Certains voyaient aussi des raisons économiques dans ces pratiques de stérilisation. Le major Léonard Darwin (parent de Charles Darwin, qui dirigea l’Eugenic Education Society)2 écrit en 1922: «Le pouvoir politique devra se rendre compte du fardeau énorme qu’occasionnent les dégénérés à la nation. Les sommes dépensées pour la législation, la justice, la police dépassent 48.000.000 de livres par an. Et ce n’est pas la charge totale. Le vaurien ne paie pas de loyer, […]. Si la communauté avait moins à payer pour les dégénérés de tous genres, les hommes sains auraient moins à payer […]. Chaque augmentation des impôts est un pas vers la dégénération de la race.»2
Venons-en à l’après-guerre
La tentation eugéniste n’a pas immédiatement disparu après la guerre: des pays comme le Japon ont adopté une législation en 1948; la Cour suprême américaine juge en 1947 que la stérilisation n’est pas cruelle et inusuelle et que les législations eugénistes ne sont pas anti-constitutionnelles.2
Par contre, l’eugénisme disparaît peu à peu des discours scientifiques avec le développement de la génétique moléculaire: «Le développement de la génétique moléculaire relégua à l’arrière-plan les méthodes phénoménistes et mathématiques, ainsi que le roman anthropologique de la dégénérescence de l’espèce humaine qui en dépendait. La génétique et l’évolutionnisme étaient alors bien mieux armés du point de vue scientifique, si bien qu’ils pouvaient se passer du renfort idéologique des doctrines socio-darwiniennes».1
Il disparut tellement bien que les historiens, les scientifiques et les politiques oublièrent même d’y faire allusion dans «La déclaration universelle des droits de l’homme de 1948»1, pour la simple raison qu’à peu près toutes les gloires de la génétique de l’époque auraient été au banc des accusés comme, par exemple, Julian Huxley, premier directeur général de l’UNESCO (1946), qui dans son livre «Essai d’un biologiste», déclarait: «Quand l’eugénique sera devenue une pratique courante, son action (...) sera entièrement consacrée, au début, à cet exhaussement de la moyenne, en modifiant la proportion du bon et du mauvais lignage, et si possible en éliminant les couches les plus basses, dans une population génétiquement mélangée.»1
Je vous offre une dernière citation à déguster comme il se doit, de Francis Crick, prix Nobel en 1962 pour la découverte de l’ADN avec J. Watson: «Aucun enfant nouveau-né ne devrait être reconnu humain avant d’avoir passé un certain nombre de tests portant sur sa dotation génétique […]. S’il ne réussit pas ces tests, il perd son droit à la vie.»1 Sans commentaires!

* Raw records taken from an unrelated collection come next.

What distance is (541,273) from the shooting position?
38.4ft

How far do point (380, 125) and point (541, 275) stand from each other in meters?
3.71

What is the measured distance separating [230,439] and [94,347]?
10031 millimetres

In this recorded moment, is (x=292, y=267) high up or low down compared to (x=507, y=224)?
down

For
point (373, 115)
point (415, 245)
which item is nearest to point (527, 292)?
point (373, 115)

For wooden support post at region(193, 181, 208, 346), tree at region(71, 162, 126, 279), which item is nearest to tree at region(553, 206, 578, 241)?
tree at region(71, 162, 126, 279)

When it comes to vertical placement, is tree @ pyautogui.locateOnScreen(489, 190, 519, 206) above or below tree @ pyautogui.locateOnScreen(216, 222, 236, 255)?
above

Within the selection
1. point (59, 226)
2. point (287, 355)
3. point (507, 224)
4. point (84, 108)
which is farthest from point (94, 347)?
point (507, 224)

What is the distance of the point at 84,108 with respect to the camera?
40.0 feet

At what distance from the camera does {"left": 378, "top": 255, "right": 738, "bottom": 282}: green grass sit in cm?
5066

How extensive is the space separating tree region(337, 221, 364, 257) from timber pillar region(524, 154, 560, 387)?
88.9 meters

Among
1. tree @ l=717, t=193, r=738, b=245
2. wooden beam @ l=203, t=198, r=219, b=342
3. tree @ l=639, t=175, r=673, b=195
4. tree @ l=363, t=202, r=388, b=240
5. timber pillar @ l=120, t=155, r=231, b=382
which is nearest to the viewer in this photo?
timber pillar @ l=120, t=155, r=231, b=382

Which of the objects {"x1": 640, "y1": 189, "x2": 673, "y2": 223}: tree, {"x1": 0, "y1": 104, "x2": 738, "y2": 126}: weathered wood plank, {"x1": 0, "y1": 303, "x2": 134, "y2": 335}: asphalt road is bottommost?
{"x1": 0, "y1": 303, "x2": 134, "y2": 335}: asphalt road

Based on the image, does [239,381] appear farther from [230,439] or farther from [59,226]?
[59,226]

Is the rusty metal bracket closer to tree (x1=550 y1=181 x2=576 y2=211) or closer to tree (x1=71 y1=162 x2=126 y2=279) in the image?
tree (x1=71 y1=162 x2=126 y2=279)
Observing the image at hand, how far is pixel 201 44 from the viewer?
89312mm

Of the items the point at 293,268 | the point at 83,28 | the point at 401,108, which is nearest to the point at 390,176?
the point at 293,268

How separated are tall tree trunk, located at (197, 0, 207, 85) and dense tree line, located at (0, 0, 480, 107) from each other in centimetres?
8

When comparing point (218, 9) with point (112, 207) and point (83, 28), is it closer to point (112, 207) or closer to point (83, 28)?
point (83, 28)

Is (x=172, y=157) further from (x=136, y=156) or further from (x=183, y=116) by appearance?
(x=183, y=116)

Pour sa marche en avant, le système industriel doit se doter de théories scientifiques qui l’appuient, qui cautionnent toutes les pratiques d’aliénation propres à son schéma empirique et pour objectiver sa vision du monde.
L’idéologie de la science prétend répondre exclusivement aux besoins de la connaissance et être complètement neutre par rapport aux applications possibles. Nous savons pertinemment que ceci est totalement faux; plus que jamais, la recherche, qu’elle soit privée ou publique, est partie intégrante de la machine sociale et économique, et si indépendance il y a, c’est souvent plus par rapport à la conscience de ses acteurs.
Pour conclure cette première partie, je dirais donc que ce ne sont pas tant les actes isolés mais le monde qui les produit qu’il faut critiquer radicalement.